# Requests
A. Answer these questions using the racing report:
(i) At what odds did Caravaggio start as favourite?
(ii) Over what distance did O'Brien say Caravaggio had been worked?
(iii) In which race will Minding line up, and at which course?
B. Reproduce everything in the racing report from "So far this" down to "at the Guineas.".
C. Continue the racing report on Caravaggio from the point at which it ends.
* BEGIN Reading text *
So far this season Ryan Moore’s Naas visits have yielded more frustration than success, but his job on Caravaggio consisted of little more than pointing the colt. The 8-15 favourite had almost five lengths in hand at the line, and O’Brien’s verdict was almost purring.

Quicker horse

“I’ve never seen a quicker horse and that’s why we went this way with him,” said O’Brien, who confirmed the Commonwealth Cup will be next for a colt who in almost any other yard in Europe would have been aimed at the Guineas.

“He’s showed nothing to say he wouldn’t get a mile. We worked him over seven furlongs and the petrol gauge never shifted. But I was afraid he was so quick it would be the wrong thing to do. We could have trained him for a mile and go back but we didn’t want to lose the brilliance.

“He was carrying plenty [condition] today and was a good bit above what he was last year, a long way above. You couldn’t be happier,” he said.

O’Brien’s immediate focus will be on the first Irish classics of 2017 this coming weekend, and he confirmed that the 2016 Horse of the Year, Minding, will line up in the Tattersalls Gold Cup at the Curragh. It is Churchill, however, that he referred to as “the big horse”.
* END Reading text *
* BEGIN Provided material *
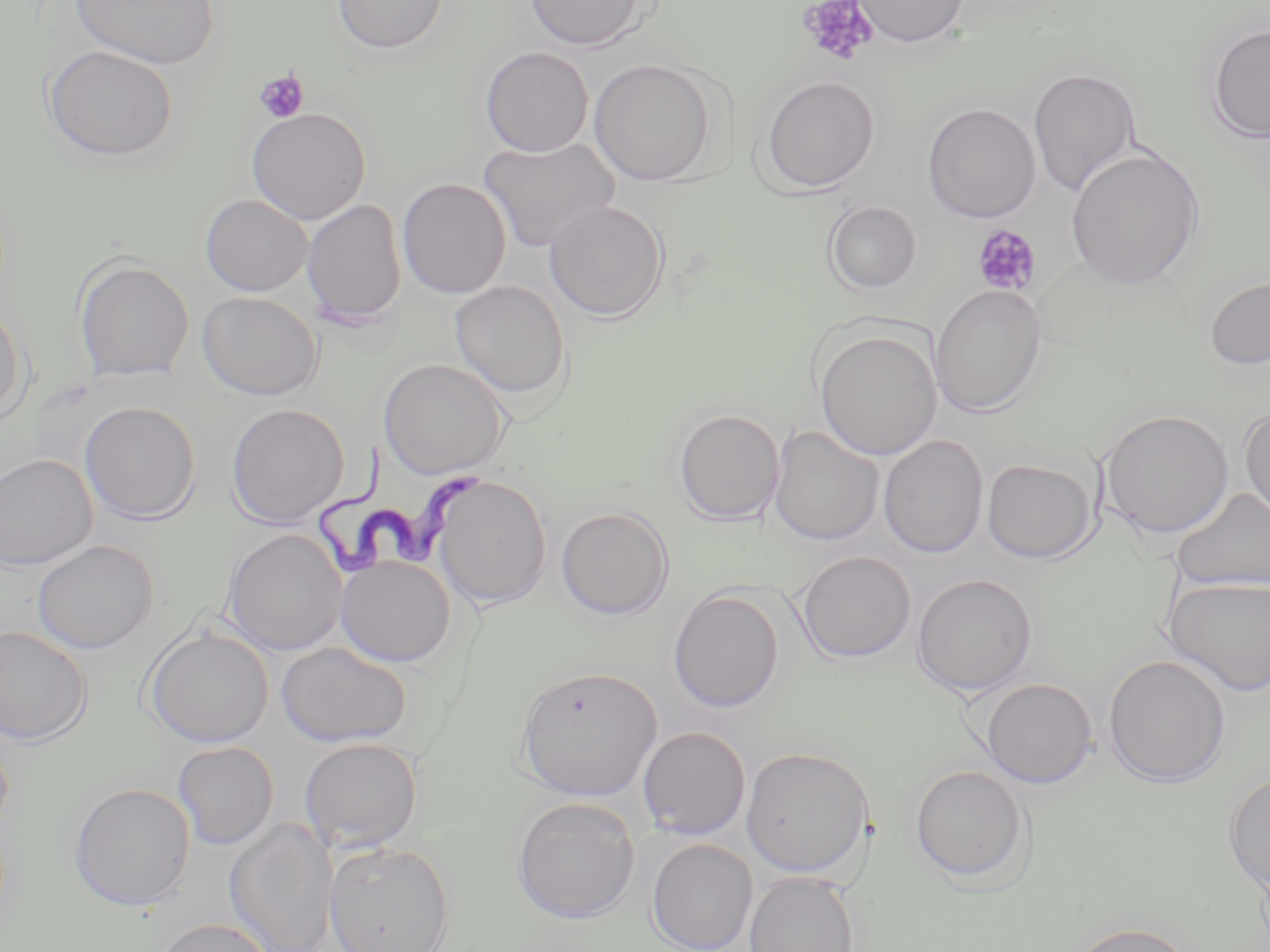

Summary:
  - Coordinate format: approximate bounding boxes as (x1, y1, x2, y2) in pixels
  - Uninfected red blood cell locations: (71, 0, 219, 69), (332, 0, 449, 54), (524, 0, 647, 51), (852, 0, 969, 48), (1206, 22, 1270, 145), (42, 45, 179, 162), (479, 46, 593, 158), (588, 58, 720, 186), (1028, 67, 1141, 196), (759, 74, 881, 195), (924, 104, 1044, 225), (247, 107, 371, 225), (478, 136, 619, 252), (1065, 147, 1204, 290), (397, 178, 512, 299), (201, 194, 313, 296), (302, 198, 406, 328), (544, 200, 670, 322), (823, 200, 923, 296), (73, 256, 194, 383), (1204, 277, 1270, 370), (448, 280, 570, 401), (929, 283, 1046, 418), (197, 291, 323, 400), (0, 301, 28, 423), (813, 327, 942, 460), (378, 358, 509, 480), (80, 401, 201, 523), (226, 403, 349, 527), (1239, 404, 1270, 524), (673, 408, 785, 525), (1100, 409, 1234, 538), (768, 425, 884, 546), (877, 435, 989, 558), (0, 454, 98, 571), (981, 457, 1098, 564), (432, 475, 552, 610), (1171, 487, 1270, 593), (555, 506, 674, 621), (223, 528, 347, 656), (32, 539, 159, 654), (796, 551, 916, 664), (336, 554, 456, 667), (912, 573, 1037, 697), (1161, 576, 1270, 697), (667, 588, 785, 712), (0, 625, 92, 745), (143, 625, 273, 748), (277, 641, 412, 748), (1103, 654, 1232, 789), (515, 665, 663, 801), (980, 678, 1097, 788), (637, 726, 751, 839), (0, 734, 14, 840), (299, 737, 423, 853), (172, 741, 279, 850), (741, 745, 875, 878), (909, 764, 1032, 884), (1223, 773, 1270, 891), (69, 781, 196, 911), (511, 796, 641, 924), (225, 819, 338, 952), (647, 839, 758, 952), (323, 840, 455, 952), (744, 871, 861, 952), (154, 917, 274, 952), (1065, 920, 1196, 952)
  - Platelet locations: (797, 0, 880, 66), (254, 69, 309, 123), (971, 224, 1041, 297)
  - Trypanosoma brucei locations: (314, 444, 492, 577)
  - Slide-level diagnosis: Trypanosoma brucei
  - Preparation: thin blood film
  - Field of view: single
  - Magnification: 1000x
  - Modality: light microscopy
  - Stain: May-Grünwald-Giemsa
  - Image size: 1270×952 pixelsIdentify the parasite.
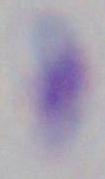
Toxoplasma gondii.

magnification = 1000x
modality = photomicrograph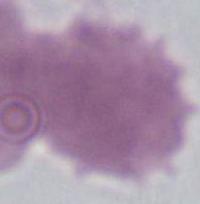

identification: red blood cell
magnification: 1000x
modality: photomicrograph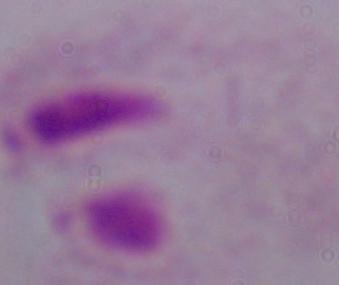

Summary:
  - Identification: trichomonad
  - Modality: photomicrograph
  - Magnification: 1000x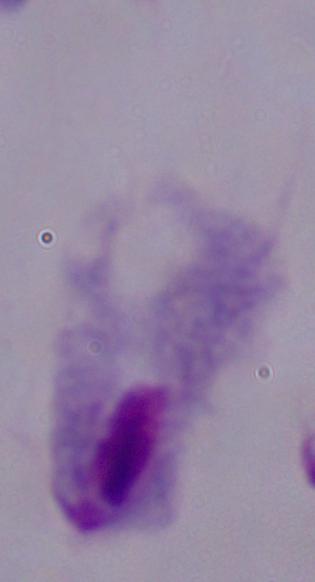
Summary:
  - Modality: photomicrograph
  - Magnification: 1000x
  - Identification: trichomonad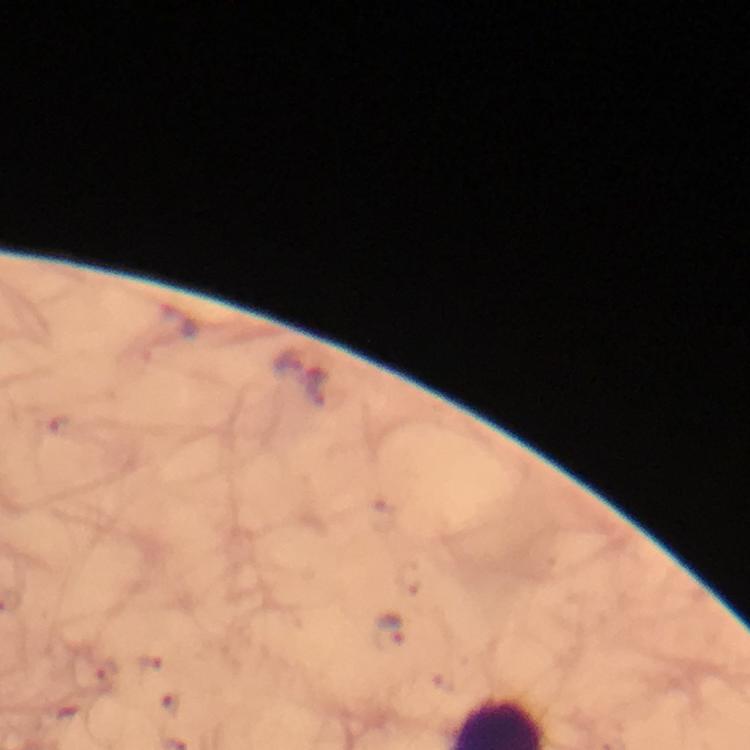

Approximate object centers, in pixels from the top-left corner.
Summary:
  - Malaria parasite locations: (x=316, y=385), (x=389, y=633)
  - Cropped from: one field of view
  - Magnification: 100x
  - Image size: 750×750 pixels
  - Context: from a diagnostic examination for malaria
  - Immersion oil: used
  - Stain: Giemsa
  - Preparation: thick blood smear
  - Capture: smartphone photograph through a microscope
* END Provided material *
# Answers by task
A.
(i) 8-15
(ii) Seven furlongs
(iii) The Tattersalls Gold Cup at the Curragh

B.
So far this season Ryan Moore’s Naas visits have yielded more frustration than success, but his job on Caravaggio consisted of little more than pointing the colt. The 8-15 favourite had almost five lengths in hand at the line, and O’Brien’s verdict was almost purring.

Quicker horse

“I’ve never seen a quicker horse and that’s why we went this way with him,” said O’Brien, who confirmed the Commonwealth Cup will be next for a colt who in almost any other yard in Europe would have been aimed at the Guineas.

C.
“”It looks like the big horse will go there [the Curragh]. I think that’s what’s going to happen. The lads [Coolmore owners] haven’t said anything but I would say that’s where he’ll go,” O’Brien said.

Reverses

Moore and O’Brien had earlier suffered reverses when the 8-13 favourite Whitecliffsofdover could finish only third to the 16-1 shot Texas Rock in the Owenstown Stakes, while Dali was last in the Rochestown Stakes behind True Blue Moon trained by O’Brien’s son Joseph.

True Blue Moon is 14-1 for the Coventry at Ascot, although O’Brien Jnr indicated a slight preference for keeping the colt at five furlongs.

The Royal Hunt Cup is an option for Texas Rock, who made all the running in the colours of the Horse Racing Ireland chairman Joe Keeling. He was a first black-type winner for trainer Michael Grassick.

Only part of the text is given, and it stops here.